One consequence of this collapse is that young T Tauri stars are often surrounded by large, opaque, circumferential disks. These disks gradually gather onto the star's surface, thereby radiating energy from both the disk (infrared wavelengths) and the location where the material falls onto the star (optical and ultraviolet wavelengths). Somehow, some of the material added to the star is ejected perpendicular to the disk plane in a highly parallelized stellar jet. The circumstellar disk eventually disintegrates, possibly as planets begin to form.

Young stars also have dark spots on their surfaces that look like sunspots but take up a much larger portion of the star's surface area.

The T-Tauri phase is when a star has:

  • Strong surface activity (flashes, explosions)
  • strong stellar winds
  • Variable and irregular light curves

A star in the T-Taurus phase can lose up to 50% of its mass before settling down as a main sequence star, so we call them pre-main sequence stars. Their positions in the HR diagram are shown below:
Arrows show how T-Tauri stars would evolve into the main sequence.

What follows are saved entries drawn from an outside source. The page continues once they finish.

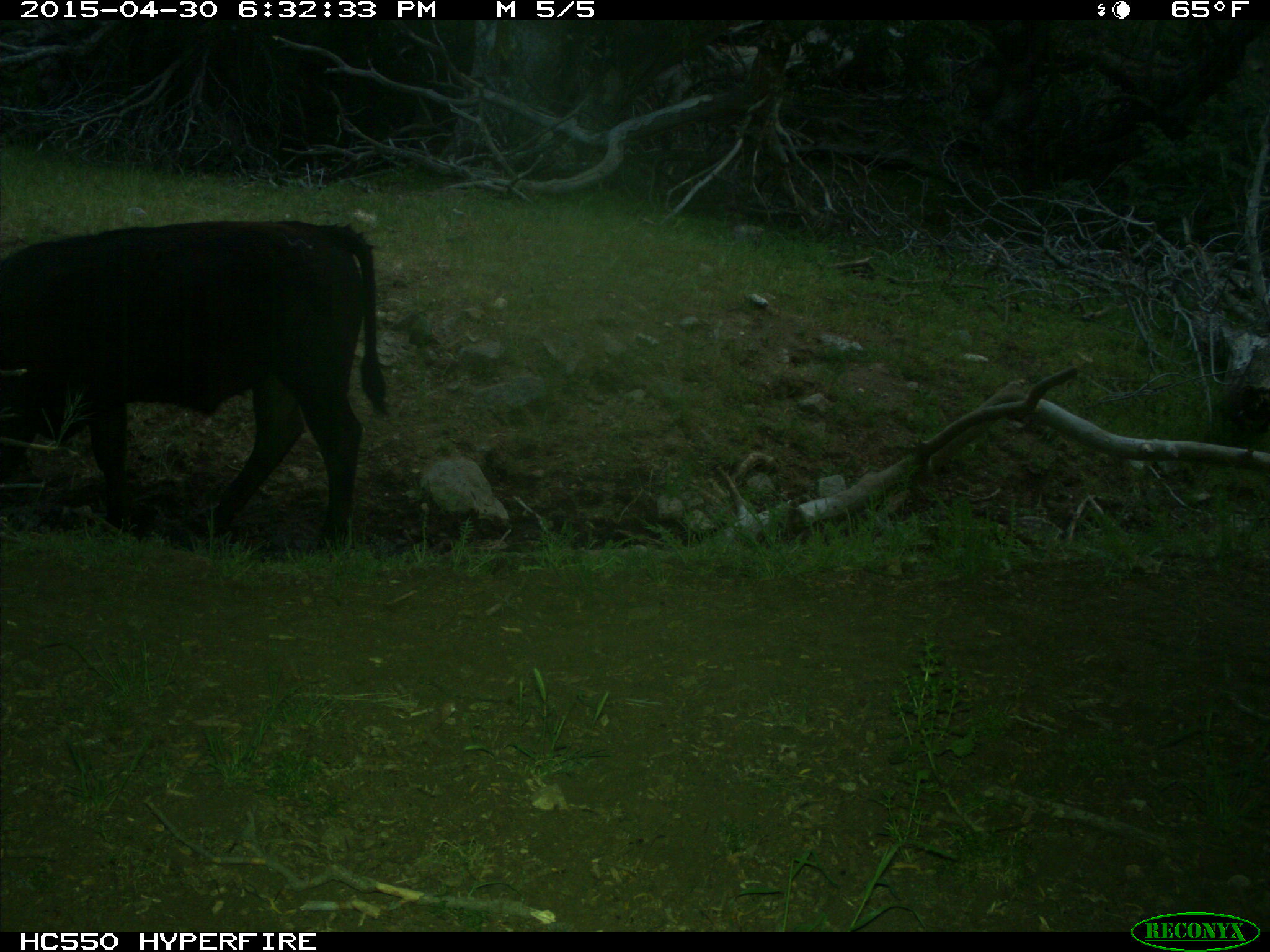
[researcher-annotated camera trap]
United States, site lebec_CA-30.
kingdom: Animalia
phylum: Chordata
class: Mammalia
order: Artiodactyla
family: Bovidae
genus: Bos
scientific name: Bos taurus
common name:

They begin their lives as slightly cooler stars, then warm up and become bluer and slightly dimmer depending on their initial mass. Very massive young stars are born so quickly that they appear with such a short T-Taurus phase in the main sequence that they are never observed.

T-Tauri stars are always found buried in the gas clouds from which they were born. An example is the Trapezoid star cluster in the Orion Nebula.
The evolution of young stars is from a protostar cluster deep within a molecular cloud core to a T-Tauri star cluster (HII, pronounced H-two) whose hot surface and stellar winds heat the surrounding gas to form an HII region. ionized hydrogen). Then the cluster explodes, gas is blown up and stars develop as shown below.

This composite image of the Kleinmann-Low Nebula, part of the Orion Nebula complex, consists of several points from the NASA/ESA Hubble Space Telescope in optical and near infrared light. Infrared light allows you to peer through the nebula's dust and see the stars within. The resulting stars are shown in a bright red color in the image. With this image showing the central region of the Orion Nebula, scientists were looking for rogue planets and brown dwarfs. They found a fast-moving runaway star as a side effect.

We often find young star clusters in galaxies alongside other young stars. This phenomenon is called supernova-induced star formation. First, very massive stars form and explode into supernovae. This converts the shock waves into a molecular cloud, causing the nearby gas to become compressed and form more stars.

This creates a kind of stellar coherence (young stars are found alongside other young stars) and is responsible for the pinwheel patterns we see in galaxies.